Tuesday, March 31, 2009
so i met a guy in tahoe and he seemed nice and normal. so i gave him my number when he asked. less than 10 hours later i received 2 text messages, 1 phone call, and 1 voice mail (all before 10am...i was sleeping!). he was wondering why i wasnt responding. so i finally responded later that afternoon that i lost my voice and cant talk. so he texts me and calls me again. i dont respond. then he calls and texts again and leaves a message this time. i dont even listen to the message but i read the text. i quote "hahahhah. did i really not get a returned call? where is that beautifully fun woman i met in tahoe? where did she go? what did you do to her? :)" WHY DO I ATTRACT CRAZY PEOPLE???? side note - lindsey's bachelorette party in tahoe was super fun and i am so glad everyone had a good time :)
Tuesday, March 24, 2009
I hate dating. I went out with a guy that was on the same plane as me for a work trip. He listened in on my telling my life story to the married guys next to me and chatted me up after the flight. I thought he was cute and nice so when he asked for my number I thought "why not? give him a chance. go out on a limb!" so we talked on the phone once and the conversation was really fun and easy. so he asked me to go out on saturday and we went to sushi in downtown la jolla. i was having a really good time and we were getting to know each other. then at the end of the night he basically forced me to kiss him and shoved his tongue down my throat!!!!! it was the worst kissing experience EVER!!! and i was thinking WHO DOES THIS GUY THINK HE IS AND WHO DOES HE THINK I AM???? i got home and called christy right away (she stays up late) and i could not help but have extreme ick factor over the whole thing. so he texted me the next day and i didnt even want to respond. he texted me again today and im just ignoring it. i done. im done with dating. where is the guy who is going to convince me that dating isnt so bad and sweep me off my feet? are there no good guys out there?
Tuesday, March 17, 2009
I got a cat! He is a 1 and a half year old brown tabby. His name is Cooper. He was living with my mom and step dad since he was a kitten. They rescued him on the side of a freeway on ramp. My mom decided this weekend that she had too many pets and said I could take him home with me. So I did! He is such a sweetheart and loves to play and snuggle. He has only been with us for 2 days but he already likes to sleep with me on my bed and follows me around my apartment. I think he's going to be very happy :)
Friday, February 27, 2009
so i got recording equipment for my computer and i set it up this week. ive been writing songs for a while now and decided it was finally time to do something about it. so this is my new project :) im super excited about it and i am so happy it is the weekend so i can play around with it. eeeeeeeeeeeeeeeeeeeeeee
Friday, February 6, 2009
So I feel like lately I don't have time to blog. But some close friends/family reminded me that my blogs don't have to be long and "perfect". Sometimes I find that I don't do something because I won't be able to put the full amount of effort I think it requires. It will be my goal to not be this way with my blog. So today Robyn and I are driving up to Pomona for our dad's retirement lunch/ceremony. I am really proud of him that he worked really hard in his career and I'm so happy that he will have time now to do the things he really loves to do (after fixing up the backyard for Chelsea's wedding of course!). I'm also looking forward to having a "road trip" with Robyn. I always love our chats during long drives :)

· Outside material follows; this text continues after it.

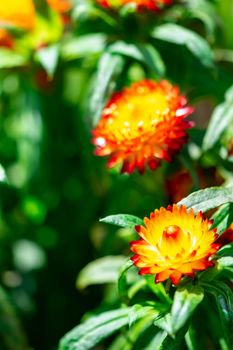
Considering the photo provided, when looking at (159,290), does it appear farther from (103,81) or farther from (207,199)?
(103,81)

Saturday, January 31, 2009
Wednesday, December 3, 2008
Thanksgiving with the family!!! This is the cousin dogpile pyramid. We had so much fun at the "kids" table. It is really awesome that we get closer as we get older. We can appreciate all the different life paths and genuinely care about how everyone is doing. Thursday was spent with my dad's side of the family and Friday was spent with my mom's. I saw 4 Christmases (really cute and funny) and went shopping...a lot. I was really irritated with the crowds this year. Actually this was the first year that I felt anxious being at home. I think it is because I was afraid of running into Vance and his gf the whole weekend. This is the first holiday season I will not be spending with Vance and it is really hard. I'm going to talk to my therapist about it tomorrow morning. I had a couple melt downs over the weekend. I felt like I was doing ok and now I feel like I've taken 10 steps back. I did go out with Phil and Nick on Saturday night. We went to Montana's and had so much fun. I really enjoy hanging out with those guys. They are true friends. Oh and it was weird to see so many Glendora people around. I didn't really see anyone I wanted to talk to but I saw a bunch of people I recognized. I think with getting older I am beginning to pull away from things of the past. I did have a really good time with my family members and close friends I got to see. I hope Christmas is a little more cheerful though. I just have to keep on keepin on.